A beloved local activist has been immortalized at a busy corner in Houston’s Montrose neighborhood. The likeness of Monica Roberts, the prolific transgender-rights advocate, adorns the utility box at the intersection of Montrose and Fairview, her silent gaze reminding passers-by of the need to continue the march toward equality.
City Council Member Abbie Kamin initiated the mural project to honor Roberts, and the location was selected to provide maximum visibility in the neighborhood.
Local artists and activists Brad Pritchett and Katherine Ligon were selected to paint the utility box. “[Abbie’s] office reached out to us because we had both been close friends with Monica, but we also do art of various types,” Pritchett says. “We were both excited to collaborate together and figure out what we wanted to do to honor Monica.”
Pitchett recalls it took about a year to move from concept to completion, which included securing approvals from community partners, making revisions, and then painting the mural.
“Both Katherine and I were busy during the Texas Legislative Session, so it was very difficult for us to schedule anything,” he adds. Pritchett works for Equality Texas, the largest nonpartisan statewide political advocacy organization working to eliminate discrimination targeting the LGBTQ community. “We picked Memorial Day weekend to complete the project because we knew we would have extra time to be present in that space.”

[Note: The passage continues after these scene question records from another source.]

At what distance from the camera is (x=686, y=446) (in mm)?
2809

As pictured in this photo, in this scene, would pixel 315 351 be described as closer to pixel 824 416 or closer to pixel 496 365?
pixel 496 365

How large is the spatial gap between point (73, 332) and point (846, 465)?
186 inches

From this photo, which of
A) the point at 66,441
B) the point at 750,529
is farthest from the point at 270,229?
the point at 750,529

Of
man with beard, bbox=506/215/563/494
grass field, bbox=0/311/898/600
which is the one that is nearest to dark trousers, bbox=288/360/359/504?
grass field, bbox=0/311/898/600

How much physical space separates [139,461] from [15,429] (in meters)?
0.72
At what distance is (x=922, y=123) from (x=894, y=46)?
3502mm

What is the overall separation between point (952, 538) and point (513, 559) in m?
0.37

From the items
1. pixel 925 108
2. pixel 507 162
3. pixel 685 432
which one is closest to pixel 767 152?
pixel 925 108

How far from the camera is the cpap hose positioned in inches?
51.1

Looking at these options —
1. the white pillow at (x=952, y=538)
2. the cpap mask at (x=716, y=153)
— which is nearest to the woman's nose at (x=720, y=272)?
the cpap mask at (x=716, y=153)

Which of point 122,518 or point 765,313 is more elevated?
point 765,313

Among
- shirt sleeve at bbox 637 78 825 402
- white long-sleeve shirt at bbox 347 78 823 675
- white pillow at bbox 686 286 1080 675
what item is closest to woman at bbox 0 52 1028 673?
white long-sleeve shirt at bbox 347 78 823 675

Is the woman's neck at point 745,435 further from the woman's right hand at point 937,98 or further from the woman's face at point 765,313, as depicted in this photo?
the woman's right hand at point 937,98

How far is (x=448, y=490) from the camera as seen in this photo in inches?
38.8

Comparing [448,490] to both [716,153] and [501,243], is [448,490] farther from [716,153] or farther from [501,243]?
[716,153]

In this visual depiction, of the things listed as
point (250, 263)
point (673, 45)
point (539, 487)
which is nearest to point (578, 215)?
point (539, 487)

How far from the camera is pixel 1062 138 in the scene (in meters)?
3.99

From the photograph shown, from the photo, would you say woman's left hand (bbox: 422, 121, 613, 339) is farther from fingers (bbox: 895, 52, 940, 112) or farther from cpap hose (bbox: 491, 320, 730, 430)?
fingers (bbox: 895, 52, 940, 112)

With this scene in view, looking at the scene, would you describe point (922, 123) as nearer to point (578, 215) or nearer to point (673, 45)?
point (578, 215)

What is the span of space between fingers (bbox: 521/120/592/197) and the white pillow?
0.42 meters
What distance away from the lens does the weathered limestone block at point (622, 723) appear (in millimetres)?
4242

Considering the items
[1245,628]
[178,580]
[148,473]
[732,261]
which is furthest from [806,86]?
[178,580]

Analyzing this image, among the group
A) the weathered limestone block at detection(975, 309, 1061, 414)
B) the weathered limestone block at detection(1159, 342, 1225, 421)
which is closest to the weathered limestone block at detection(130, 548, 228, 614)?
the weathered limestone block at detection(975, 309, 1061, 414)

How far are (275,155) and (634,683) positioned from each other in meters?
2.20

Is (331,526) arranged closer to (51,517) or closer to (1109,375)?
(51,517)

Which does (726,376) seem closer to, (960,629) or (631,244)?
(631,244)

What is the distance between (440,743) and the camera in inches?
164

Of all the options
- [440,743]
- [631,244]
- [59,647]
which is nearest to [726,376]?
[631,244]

In its finished format, the utility box displays a portrait of Roberts with the words “Griot, Journalist, Advocate, Friend, Auntie.” A jet plane is also depicted flying above Houston’s City Hall and leaving a pink, blue, and white trail that wraps around the box.
A quote from Roberts’ speech at a Creating Change Conference completes the installation: “I never thought about the fact that while I don’t have children of my own, I would gain a whole lot of nieces and nephews who chose me to be their Aunt Monica. But it’s happening. I’m seen as a possibility model and an icon to a community that I am unabashedly proud of.”
Pritchett explains how the quote highlights Roberts’ importance to the trans community. “She was fiercely protective of queer kids, and in particular trans kids and nonbinary kids. She didn’t have children of her own, but in a way, she kind of had all of these children who looked up to her, who were inspired by her, and who considered her to be a member of [their] extended family.”
Roberts was indeed a surrogate to many in the LGBTQ community, and she used her strength to amplify vital community issues.
“Monica brought a presence that was undeniable [to] spaces where we don’t traditionally have power as queer people. Monica would step into these places and people would listen and take notice because she knew how to navigate these spaces in a way that most people [can’t]. It came very naturally to her,” Pritchett emphasizes.
“I also miss being able to rely on the strength that she exuded in these spaces where we often had the deck stacked against us,” he continues. “You could come into a situation, whether it was at City Hall or at the Texas Capitol or the nation’s capitol, and feel like [the LGBTQ activists were] being piled on by folks who love to misuse their power. But then Monica would show up and she’d give you a hug, or she’d speak—or just give you a look—and you’d immediately feel reinvigorated and re-energized because you knew that Monica was there to fight alongside you.”
Pritchett sees the Montrose mini-mural as a fitting tribute to the larger-than-life legacy Roberts left behind, and he hopes it inspires others to learn about who she was and the work she performed.
“If you look at the many murals [of deceased leaders] that are all over the city, they honor folks who have had an impact not just on Houston or Texas, but also on our nation or world, in some instances,” Pritchett says. “I think Monica definitely falls into that category as somebody who was unapologetic about who they were. She defended trans people, and especially children, in a way that reverberated across the world.”
In addition to her work as a speaker and a regular columnist for OutSmart magazine, Roberts created the TransGriot blog as a pioneering resource to help identify and pay tribute to transgender murder victims across the country. The blog earned her a posthumous GLAAD Media Award in 2021.
Roberts passed away suddenly on October 5, 2020, and her passing sparked a wave of remembrances throughout Texas and the nation by news outlets including the New York Times, GLAAD, and the Texas Tribune.